I kept my eyes on my phone screen as Dodge spoke.

‘Would you mind clearing something up for me?’

‘What?’

‘Just because, you know, I’ll be needing to do the paperwork …’

‘What do you want, Dodge?’

‘It’s not “Gunther”?’ He gripped his hat down by his thigh, flicked the brim with his index finger so that it made a rhythmicsnapping sound. ‘Because your brother is calling you Russell, and you’re calling yourself Russell, but my call sheet said—’

‘Russell is my middle name. I go by that,’ I said. ‘ “Gunther” can go on the paperwork as and where it needs to.’

We kept walking. Dodge managed to swallow his curiosity for all of about three seconds before it came bubbling up again.

‘So why not—’

‘Because I might be an incredible prick, Dodge, but I’m not the kind of prick who walks around calling himself “Gun Powder”.’

‘Ohhh.’ Dodge gave an awkward laugh. ‘Right! Gunther. Gun. Gun Powder. That’s … That was Dad’s idea, I suppose, was it?’

I didn’t answer.

‘I’m with you, I’m with you.’ He nodded. ‘I’m Louis, spelt the French way: L-O-U-I-S. But the amount of times I get “L-E-W-I-S” or “Lois” or “Louise”—mate, I have been sorely tempted to go by my middle name.’

I said nothing.

‘Problem is,’ he said, ‘it’s “Shirley”.’

I looked up. Dodge laughed hard, pointed at me, pleased with himself that he’d got a reaction. I blew out air and tried to resist the urge to turn off the road and walk straight into the river, hands by my sides and my eyes on the horizon, never to be seen again.

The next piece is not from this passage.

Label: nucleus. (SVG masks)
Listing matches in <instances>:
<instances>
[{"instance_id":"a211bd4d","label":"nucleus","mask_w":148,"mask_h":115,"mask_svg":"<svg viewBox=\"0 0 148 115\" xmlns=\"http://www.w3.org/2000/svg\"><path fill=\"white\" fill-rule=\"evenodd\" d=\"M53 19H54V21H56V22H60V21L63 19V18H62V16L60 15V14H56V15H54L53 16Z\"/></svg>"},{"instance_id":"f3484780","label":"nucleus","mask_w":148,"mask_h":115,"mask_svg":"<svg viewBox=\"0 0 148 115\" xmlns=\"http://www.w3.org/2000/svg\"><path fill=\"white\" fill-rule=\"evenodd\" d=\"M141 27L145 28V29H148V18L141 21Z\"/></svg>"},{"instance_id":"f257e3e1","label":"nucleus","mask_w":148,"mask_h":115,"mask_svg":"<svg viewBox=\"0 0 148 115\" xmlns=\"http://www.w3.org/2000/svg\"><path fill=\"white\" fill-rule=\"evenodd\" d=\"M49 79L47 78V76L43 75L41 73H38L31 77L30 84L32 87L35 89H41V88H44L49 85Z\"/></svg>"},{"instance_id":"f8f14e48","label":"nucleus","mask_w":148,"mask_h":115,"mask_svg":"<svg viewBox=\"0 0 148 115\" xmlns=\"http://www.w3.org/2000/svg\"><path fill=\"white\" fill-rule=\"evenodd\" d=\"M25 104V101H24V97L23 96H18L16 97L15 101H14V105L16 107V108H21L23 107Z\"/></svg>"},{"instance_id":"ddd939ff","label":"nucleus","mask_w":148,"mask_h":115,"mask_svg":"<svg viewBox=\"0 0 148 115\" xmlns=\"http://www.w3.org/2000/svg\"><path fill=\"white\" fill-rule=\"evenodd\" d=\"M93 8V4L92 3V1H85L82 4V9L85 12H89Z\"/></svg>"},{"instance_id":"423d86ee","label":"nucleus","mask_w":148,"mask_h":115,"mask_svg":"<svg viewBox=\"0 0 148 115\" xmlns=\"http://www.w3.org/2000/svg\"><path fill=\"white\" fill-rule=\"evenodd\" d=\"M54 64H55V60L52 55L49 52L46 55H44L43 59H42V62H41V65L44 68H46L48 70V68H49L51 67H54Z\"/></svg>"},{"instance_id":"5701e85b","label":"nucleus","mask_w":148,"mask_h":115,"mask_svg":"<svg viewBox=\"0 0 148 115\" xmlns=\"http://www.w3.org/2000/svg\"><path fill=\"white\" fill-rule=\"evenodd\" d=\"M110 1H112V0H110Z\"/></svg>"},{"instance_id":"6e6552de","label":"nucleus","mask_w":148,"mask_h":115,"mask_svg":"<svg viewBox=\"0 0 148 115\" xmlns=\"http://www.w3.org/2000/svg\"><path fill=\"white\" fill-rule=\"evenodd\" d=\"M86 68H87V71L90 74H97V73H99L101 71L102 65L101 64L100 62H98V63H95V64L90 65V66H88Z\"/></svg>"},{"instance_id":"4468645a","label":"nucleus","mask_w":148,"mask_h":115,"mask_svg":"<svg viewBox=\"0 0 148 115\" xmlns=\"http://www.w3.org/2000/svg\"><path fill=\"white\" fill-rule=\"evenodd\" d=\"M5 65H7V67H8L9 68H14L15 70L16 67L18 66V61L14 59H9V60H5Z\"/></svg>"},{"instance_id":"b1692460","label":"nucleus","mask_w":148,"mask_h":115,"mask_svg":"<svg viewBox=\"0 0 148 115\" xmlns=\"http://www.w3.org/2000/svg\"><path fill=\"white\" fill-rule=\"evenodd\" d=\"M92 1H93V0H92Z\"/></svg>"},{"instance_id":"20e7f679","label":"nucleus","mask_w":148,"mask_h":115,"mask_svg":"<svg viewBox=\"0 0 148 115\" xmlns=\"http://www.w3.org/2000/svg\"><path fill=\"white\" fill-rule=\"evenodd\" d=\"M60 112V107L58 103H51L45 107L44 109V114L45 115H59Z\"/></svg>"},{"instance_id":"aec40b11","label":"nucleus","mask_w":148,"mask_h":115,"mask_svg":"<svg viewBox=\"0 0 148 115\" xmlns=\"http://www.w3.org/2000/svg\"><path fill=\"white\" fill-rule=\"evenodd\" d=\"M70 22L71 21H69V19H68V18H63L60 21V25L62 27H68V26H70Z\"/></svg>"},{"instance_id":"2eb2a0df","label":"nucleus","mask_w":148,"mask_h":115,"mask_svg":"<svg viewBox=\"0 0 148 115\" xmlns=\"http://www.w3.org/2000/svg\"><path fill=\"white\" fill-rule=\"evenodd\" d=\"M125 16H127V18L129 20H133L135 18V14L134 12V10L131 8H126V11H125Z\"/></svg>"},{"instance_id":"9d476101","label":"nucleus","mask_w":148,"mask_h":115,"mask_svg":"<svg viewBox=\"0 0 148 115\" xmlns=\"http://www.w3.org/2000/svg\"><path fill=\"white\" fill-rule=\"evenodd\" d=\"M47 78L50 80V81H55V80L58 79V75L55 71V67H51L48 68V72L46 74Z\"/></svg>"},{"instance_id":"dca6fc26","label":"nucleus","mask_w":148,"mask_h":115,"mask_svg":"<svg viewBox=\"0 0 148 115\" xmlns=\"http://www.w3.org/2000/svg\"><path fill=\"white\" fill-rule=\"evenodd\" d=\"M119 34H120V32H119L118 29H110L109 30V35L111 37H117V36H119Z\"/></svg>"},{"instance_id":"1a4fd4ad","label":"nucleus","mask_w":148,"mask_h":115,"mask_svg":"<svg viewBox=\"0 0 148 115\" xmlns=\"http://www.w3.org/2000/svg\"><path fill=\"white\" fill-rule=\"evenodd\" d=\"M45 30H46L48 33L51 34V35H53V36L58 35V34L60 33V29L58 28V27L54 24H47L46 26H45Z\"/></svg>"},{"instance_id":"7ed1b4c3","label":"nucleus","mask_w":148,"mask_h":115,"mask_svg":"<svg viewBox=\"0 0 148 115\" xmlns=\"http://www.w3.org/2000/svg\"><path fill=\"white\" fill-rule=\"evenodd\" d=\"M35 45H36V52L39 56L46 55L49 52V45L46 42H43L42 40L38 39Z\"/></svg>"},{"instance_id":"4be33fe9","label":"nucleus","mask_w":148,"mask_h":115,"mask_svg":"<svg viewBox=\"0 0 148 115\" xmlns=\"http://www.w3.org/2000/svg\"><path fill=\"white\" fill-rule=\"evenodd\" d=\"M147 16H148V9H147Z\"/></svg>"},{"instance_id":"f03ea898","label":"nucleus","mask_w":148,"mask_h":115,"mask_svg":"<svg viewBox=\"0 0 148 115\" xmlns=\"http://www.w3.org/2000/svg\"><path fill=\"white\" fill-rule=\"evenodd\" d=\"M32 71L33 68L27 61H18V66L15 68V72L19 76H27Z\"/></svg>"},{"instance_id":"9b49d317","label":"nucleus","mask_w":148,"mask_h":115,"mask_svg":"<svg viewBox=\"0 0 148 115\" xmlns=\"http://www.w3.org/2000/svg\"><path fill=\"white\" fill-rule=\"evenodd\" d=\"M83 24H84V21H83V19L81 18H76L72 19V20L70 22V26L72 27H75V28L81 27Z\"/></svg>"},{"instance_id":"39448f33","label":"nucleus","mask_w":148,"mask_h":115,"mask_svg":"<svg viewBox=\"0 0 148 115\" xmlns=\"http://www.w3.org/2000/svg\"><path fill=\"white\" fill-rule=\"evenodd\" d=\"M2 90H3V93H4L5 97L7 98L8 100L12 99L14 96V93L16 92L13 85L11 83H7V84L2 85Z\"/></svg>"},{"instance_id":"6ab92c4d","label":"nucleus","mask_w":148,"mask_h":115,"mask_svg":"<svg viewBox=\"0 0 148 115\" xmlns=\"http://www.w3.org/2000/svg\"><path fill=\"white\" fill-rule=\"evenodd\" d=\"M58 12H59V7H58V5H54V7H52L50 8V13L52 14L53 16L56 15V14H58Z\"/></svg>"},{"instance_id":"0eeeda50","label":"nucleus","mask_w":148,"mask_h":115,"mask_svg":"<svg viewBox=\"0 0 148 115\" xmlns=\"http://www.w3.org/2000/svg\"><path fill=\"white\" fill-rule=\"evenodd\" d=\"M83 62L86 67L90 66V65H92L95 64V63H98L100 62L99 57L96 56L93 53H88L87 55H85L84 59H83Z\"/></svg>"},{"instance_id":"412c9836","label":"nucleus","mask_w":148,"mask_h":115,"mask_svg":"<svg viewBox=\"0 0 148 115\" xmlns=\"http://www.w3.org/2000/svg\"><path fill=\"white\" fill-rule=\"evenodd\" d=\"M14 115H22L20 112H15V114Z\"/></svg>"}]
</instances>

We were turning down an even smaller road between the trees, a foot trail at best, that opened onto a field. The gums and wild bottlebrush parted into a decent strip of land beside the brown, snaking river. Cicadas were zipping loudly in the undergrowth. Dodge stopped beside a broken-down gate, scratched at his thinning blond hair. I looked at what was before me in the field, slipping my phone into my back pocket.

‘What the hell is that?’

‘So, um.’ Dodge turned and stood beside me for once and looked at the giant houseboat. The vessel was sitting in the middle of the wide, unmown field, its port side to the road. ‘It’s … It’s just an idea.’

‘Why are you showing me a houseboat, and why is that houseboat in the middle of a fucking field, Dodge?’